Plenty of people are hospitalised by dog bites every year. Plenty of people are hospitalised by lots of things.

People often ask the Office for National Statistics how many injuries are caused by dogs. I assume these people aren’t dog-lovers. Although I also don’t think it’s obvious what a bad number for dogs would be, PR-wise.
In the latest year we know about, NHS England delivered 10,776 Finished Consultant Episodes after a dog “bit or struck” someone. Is that bad? An FCE involves being admitted to hospital, so these dog bites (or dog strikes) must have been at least a little serious.
And the number probably hides some grey areas. I have a friend who broke her arm when a dog she was walking pulled her over. That wasn’t exactly being “struck”, but you’d guess it counts. My son, a confirmed dog-lover, asked whether the data includes injuries to people who had a dog thrown at them. Again I’m not sure. I suspect that would be classified as assault, and it’s probably quite rare.
There are about 57 million people in England and, ten years ago, there were about 12 million dogs. So if you assume, no doubt wrongly, that each bite or strike involves a different person and a different dog, that’s roughly 30 dog-woundings a day, administered by about 0.1% of dogs each year, with a population risk of around 1 in 5,000.
These numbers don’t make me feel endangered. But I don’t own a dog. And I assume that people who do are happy to take the risk.
What’s missing here is a sense of scale, but we can get that by looking for other things that hospitalise people at similar rates. “Fall involving chair”, for example, caused 11,885 FCEs. That’s similar, although I’d guess that chairs are even more popular than dogs, so maybe the risk of sharing your home with one is lower. It really would take a lot of FCEs to make me worry about using chairs.

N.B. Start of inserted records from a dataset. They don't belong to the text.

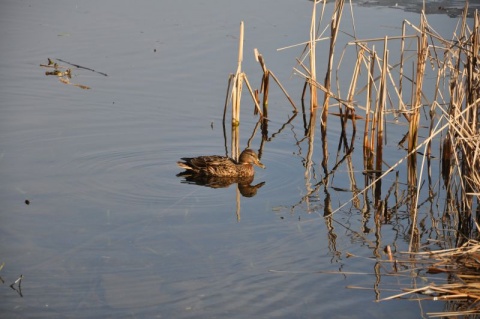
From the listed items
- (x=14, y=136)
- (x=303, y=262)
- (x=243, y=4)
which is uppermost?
(x=243, y=4)

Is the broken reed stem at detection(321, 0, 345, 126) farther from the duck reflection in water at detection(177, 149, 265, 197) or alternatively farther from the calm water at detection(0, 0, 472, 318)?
the duck reflection in water at detection(177, 149, 265, 197)

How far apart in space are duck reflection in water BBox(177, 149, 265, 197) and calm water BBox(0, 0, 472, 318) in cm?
18

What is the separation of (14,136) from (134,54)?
460cm

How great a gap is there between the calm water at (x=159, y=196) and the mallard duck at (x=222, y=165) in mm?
208

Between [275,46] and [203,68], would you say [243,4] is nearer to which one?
[275,46]

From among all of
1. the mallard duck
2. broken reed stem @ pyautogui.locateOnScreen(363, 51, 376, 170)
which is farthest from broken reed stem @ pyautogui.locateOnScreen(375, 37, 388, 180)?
the mallard duck

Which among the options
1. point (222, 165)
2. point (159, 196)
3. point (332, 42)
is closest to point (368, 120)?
point (332, 42)

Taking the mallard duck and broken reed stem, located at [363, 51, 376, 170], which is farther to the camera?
broken reed stem, located at [363, 51, 376, 170]

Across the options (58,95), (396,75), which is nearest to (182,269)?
(58,95)

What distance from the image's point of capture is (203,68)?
1480 cm

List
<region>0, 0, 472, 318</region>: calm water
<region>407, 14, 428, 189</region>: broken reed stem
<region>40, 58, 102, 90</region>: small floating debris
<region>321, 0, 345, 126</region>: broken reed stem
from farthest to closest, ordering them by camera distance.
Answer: <region>40, 58, 102, 90</region>: small floating debris < <region>321, 0, 345, 126</region>: broken reed stem < <region>407, 14, 428, 189</region>: broken reed stem < <region>0, 0, 472, 318</region>: calm water

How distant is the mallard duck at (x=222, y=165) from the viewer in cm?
1057

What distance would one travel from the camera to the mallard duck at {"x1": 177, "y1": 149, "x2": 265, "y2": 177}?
10570 mm

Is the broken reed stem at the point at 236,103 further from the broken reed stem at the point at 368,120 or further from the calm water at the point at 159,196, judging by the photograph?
the broken reed stem at the point at 368,120
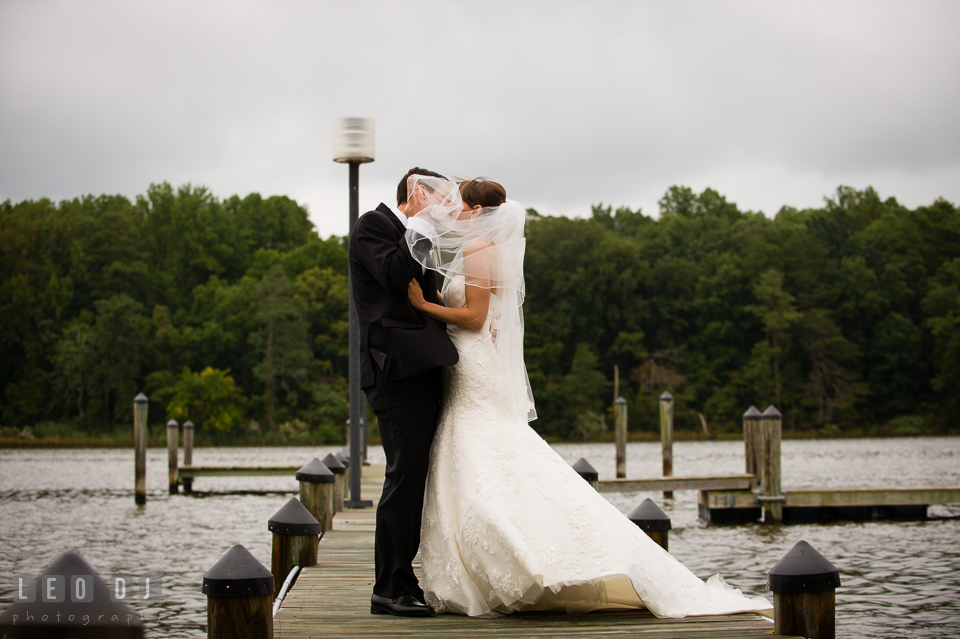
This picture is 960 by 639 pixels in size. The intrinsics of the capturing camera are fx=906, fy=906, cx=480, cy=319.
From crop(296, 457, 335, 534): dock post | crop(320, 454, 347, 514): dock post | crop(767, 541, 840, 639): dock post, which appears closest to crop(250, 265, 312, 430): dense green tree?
crop(320, 454, 347, 514): dock post

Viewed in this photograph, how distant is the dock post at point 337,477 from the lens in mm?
7816

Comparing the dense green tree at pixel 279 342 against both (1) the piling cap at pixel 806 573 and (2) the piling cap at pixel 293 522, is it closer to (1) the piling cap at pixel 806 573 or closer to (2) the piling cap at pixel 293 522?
(2) the piling cap at pixel 293 522

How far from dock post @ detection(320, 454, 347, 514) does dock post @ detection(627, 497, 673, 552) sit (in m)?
3.62

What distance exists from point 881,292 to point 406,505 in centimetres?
6660

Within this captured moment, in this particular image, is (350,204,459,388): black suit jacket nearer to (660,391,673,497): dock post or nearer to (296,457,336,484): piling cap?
(296,457,336,484): piling cap

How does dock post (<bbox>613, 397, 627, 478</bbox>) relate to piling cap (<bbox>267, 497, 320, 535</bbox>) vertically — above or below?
below

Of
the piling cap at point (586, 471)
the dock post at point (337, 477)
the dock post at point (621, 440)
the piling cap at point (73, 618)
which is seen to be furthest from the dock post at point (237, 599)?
the dock post at point (621, 440)

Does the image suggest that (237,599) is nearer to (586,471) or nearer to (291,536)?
(291,536)

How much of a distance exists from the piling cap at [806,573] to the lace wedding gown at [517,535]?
25.8 inches

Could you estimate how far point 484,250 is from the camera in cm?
427

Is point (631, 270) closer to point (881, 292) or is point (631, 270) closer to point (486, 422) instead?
point (881, 292)

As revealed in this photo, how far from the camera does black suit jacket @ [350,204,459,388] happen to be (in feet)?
13.0

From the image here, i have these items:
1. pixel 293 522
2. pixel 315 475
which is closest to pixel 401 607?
pixel 293 522

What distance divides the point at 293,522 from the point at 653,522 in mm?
1971
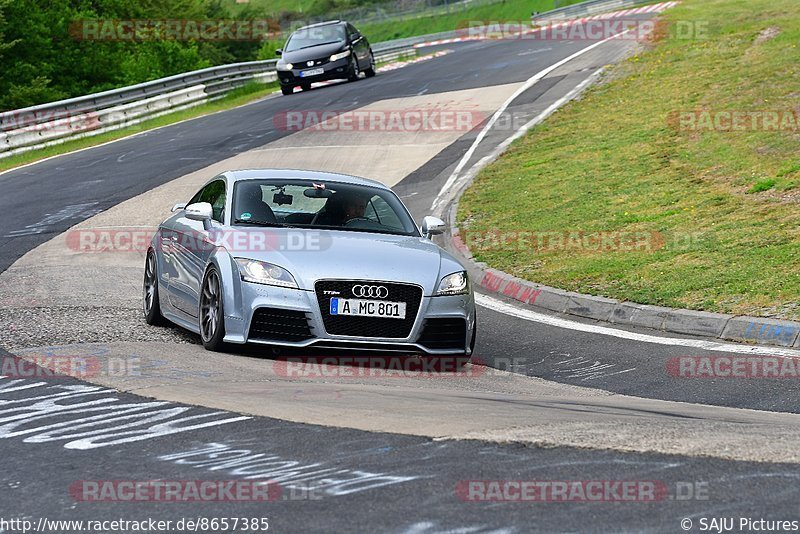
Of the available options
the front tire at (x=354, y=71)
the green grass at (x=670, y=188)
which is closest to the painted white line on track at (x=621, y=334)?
the green grass at (x=670, y=188)

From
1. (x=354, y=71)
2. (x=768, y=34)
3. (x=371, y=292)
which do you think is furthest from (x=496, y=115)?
(x=371, y=292)

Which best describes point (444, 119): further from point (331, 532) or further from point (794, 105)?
point (331, 532)

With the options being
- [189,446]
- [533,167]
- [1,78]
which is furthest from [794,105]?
[1,78]

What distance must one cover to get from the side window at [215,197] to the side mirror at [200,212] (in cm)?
19

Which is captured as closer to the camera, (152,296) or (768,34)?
(152,296)

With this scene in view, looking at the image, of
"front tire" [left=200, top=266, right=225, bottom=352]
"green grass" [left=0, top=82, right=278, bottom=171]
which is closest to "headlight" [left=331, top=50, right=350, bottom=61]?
"green grass" [left=0, top=82, right=278, bottom=171]

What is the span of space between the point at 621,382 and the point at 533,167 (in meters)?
12.4

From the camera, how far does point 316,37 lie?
3772 cm

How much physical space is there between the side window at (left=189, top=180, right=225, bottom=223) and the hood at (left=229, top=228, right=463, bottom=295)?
2.48ft

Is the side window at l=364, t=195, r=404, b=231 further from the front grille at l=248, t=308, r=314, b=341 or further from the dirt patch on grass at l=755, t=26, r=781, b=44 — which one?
the dirt patch on grass at l=755, t=26, r=781, b=44

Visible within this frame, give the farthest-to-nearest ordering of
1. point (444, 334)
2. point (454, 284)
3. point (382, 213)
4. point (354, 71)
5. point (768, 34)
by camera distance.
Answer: point (354, 71) → point (768, 34) → point (382, 213) → point (454, 284) → point (444, 334)

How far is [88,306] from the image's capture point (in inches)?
441

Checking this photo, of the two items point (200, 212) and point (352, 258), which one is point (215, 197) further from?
point (352, 258)

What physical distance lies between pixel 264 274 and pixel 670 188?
945 cm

Then there’s injuries to pedal cyclists: 14,255. That’s a bit higher, but it’s still roughly comparable to dogs, and I think of cycling as fairly dangerous. (These are accidents where a cyclist got hurt, by the way, not the ones where they injured someone else. There were 381 of those.)

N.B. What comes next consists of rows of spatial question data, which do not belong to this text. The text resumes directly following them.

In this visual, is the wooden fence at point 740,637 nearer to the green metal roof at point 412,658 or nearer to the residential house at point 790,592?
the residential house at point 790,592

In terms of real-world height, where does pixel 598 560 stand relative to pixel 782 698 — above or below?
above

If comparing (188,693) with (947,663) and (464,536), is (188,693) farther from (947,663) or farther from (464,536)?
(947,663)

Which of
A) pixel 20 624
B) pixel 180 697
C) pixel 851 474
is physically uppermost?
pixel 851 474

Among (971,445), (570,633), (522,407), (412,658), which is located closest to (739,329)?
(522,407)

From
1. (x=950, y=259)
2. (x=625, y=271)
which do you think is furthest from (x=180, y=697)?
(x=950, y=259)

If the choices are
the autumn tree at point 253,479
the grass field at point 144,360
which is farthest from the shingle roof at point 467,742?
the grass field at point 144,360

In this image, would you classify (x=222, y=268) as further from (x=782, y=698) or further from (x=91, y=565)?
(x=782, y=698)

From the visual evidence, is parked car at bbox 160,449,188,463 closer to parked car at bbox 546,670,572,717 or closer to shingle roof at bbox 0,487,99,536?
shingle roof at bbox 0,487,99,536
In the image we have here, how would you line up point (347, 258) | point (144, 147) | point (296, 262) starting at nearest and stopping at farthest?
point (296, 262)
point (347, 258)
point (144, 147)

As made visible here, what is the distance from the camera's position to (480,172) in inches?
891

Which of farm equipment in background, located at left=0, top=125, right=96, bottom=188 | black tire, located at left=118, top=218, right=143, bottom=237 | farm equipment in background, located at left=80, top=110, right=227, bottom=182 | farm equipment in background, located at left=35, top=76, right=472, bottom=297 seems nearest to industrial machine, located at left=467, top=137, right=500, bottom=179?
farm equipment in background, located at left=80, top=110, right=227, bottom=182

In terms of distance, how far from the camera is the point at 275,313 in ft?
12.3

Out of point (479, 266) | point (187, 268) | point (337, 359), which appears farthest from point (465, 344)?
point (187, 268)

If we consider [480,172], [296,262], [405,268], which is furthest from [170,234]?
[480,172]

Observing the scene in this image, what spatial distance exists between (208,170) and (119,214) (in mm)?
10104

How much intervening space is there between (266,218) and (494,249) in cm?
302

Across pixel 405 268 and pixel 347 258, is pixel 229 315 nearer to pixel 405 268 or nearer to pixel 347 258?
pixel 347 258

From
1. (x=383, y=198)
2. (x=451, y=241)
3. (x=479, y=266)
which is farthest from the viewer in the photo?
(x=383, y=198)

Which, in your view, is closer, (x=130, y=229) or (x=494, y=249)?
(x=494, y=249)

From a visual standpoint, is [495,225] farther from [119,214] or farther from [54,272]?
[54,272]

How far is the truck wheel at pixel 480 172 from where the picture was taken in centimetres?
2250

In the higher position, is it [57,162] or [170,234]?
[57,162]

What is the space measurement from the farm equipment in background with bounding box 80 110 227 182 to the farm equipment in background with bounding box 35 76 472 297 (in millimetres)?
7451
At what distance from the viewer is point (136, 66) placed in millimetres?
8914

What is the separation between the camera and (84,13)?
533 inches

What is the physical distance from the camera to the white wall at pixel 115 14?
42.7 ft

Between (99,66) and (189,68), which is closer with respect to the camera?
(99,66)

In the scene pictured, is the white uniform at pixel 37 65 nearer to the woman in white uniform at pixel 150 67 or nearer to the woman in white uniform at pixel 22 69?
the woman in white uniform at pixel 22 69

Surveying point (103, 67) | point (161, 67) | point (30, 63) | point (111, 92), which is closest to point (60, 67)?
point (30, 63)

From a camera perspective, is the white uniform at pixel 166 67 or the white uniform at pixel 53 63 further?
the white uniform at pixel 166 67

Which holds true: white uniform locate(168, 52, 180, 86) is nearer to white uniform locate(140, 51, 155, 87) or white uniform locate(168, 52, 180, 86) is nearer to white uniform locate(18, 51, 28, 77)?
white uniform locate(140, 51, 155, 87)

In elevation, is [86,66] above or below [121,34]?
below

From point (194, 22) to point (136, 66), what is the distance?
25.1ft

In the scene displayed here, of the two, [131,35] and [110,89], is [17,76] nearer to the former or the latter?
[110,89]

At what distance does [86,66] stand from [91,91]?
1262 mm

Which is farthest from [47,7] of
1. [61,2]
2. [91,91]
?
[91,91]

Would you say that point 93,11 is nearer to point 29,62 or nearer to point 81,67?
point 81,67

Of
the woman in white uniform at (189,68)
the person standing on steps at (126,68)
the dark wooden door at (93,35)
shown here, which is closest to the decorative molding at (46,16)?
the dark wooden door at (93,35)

Various categories of assault, including neglect and maltreatment, come to 22,869 FCEs between them. So deliberate human violence has around double the impact of dog violence, if you measure it in this reductive way. Assault injuries do seem more serious, as they involve about 2.5 bed days per FCE, compared with 1.3 for dogs.
Another dimension that makes a difference is the age of people involved. Dogs, like bicycles and insects, spread their devastation fairly evenly through the population. Whereas chairs are a particular danger to the very old and the very young, and assault mainly affects younger adults.
Taken together, I don’t know how these numbers should make us feel about dogs. Roughly how we feel about cycling? If they worry you, consider a pet insect.




Intriguing analysis - had a theoretical question of what is the number of incidents per time interacting with said objects/beings!